Evolution With Purpose: Hierarchy-Informed Optimization of Whole-Brain Models
Hormoz Shahrzad, Niharika Gajawell, Kaitlin Maile, Manish Saggar, Risto Miikkulainen
TL;DR
This work addresses overfitting and limited cross-subject transfer in large-scale brain models by embedding biological structure into evolutionary optimization. By comparing a homogeneous parameterization with a heterogeneous, RSN-specific parameterization across five curricula, the authors show that a cortex-wide, hierarchy-informed curriculum (HICO) yields superior generalization and robust, behaviorally informative solutions. The key contributions include demonstrating that curriculum-guided, biologically grounded search improves cross-subject stability, enables reliable prediction of cognitive and psychopathology-related behaviors, and reveals distinct geometry of the learned parameter space. The findings suggest that domain-informed inductive biases are essential for scalable, interpretable, and translational whole-brain modeling, with potential applications to large datasets and clinical interventions.
Abstract
Evolutionary search is well suited for large-scale biophysical brain modeling, where many parameters with nonlinear interactions and no tractable gradients need to be optimized. Standard evolutionary approaches achieve an excellent fit to MRI data; however, among many possible such solutions, it finds ones that overfit to individual subjects and provide limited predictive power. This paper investigates whether guiding evolution with biological knowledge can help.
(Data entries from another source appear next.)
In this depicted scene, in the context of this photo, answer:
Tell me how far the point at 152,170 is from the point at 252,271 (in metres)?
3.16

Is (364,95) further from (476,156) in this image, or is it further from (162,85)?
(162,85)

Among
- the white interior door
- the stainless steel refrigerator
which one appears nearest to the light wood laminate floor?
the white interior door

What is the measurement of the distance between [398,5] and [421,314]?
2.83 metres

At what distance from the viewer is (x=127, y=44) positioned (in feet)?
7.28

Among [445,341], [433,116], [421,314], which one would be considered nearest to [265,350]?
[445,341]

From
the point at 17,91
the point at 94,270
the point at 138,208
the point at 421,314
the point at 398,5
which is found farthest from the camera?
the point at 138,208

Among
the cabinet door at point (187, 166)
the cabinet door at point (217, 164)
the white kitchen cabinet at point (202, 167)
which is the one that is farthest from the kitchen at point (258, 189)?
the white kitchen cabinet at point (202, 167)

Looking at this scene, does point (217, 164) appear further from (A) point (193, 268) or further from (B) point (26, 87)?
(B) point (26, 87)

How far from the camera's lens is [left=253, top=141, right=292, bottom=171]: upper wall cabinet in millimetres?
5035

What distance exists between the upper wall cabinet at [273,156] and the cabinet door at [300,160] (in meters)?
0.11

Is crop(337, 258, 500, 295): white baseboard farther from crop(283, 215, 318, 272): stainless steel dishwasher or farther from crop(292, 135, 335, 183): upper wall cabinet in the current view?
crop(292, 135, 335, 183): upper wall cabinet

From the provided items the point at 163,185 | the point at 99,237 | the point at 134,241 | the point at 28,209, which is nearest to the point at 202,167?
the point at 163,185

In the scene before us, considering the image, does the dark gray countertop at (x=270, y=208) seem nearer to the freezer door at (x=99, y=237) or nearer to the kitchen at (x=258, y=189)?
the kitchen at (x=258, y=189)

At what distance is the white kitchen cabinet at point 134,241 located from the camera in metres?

Focusing on whole-brain Dynamic Mean Field (DMF) models, a baseline where 20 parameters were shared across the brain was compared against a heterogeneous formulation where different sets of 20 parameters were used for the seven canonical brain regions. The heterogeneous model was optimized using four strategies: optimizing all parameters at once, a curricular approach following the hierarchy of brain networks (HICO), a reversed curricular approach, and a randomly shuffled curricular approach. While all heterogeneous strategies fit the data well, only curricular approaches generalized to new subjects. Most importantly, only HICO made it possible to use the parameter sets to predict the subjects' behavioral abilities as well. Thus, by guiding evolution with biological knowledge about the hierarchy of brain regions, HICO demonstrated how domain knowledge can be harnessed to serve the purpose of optimization in real-world domains.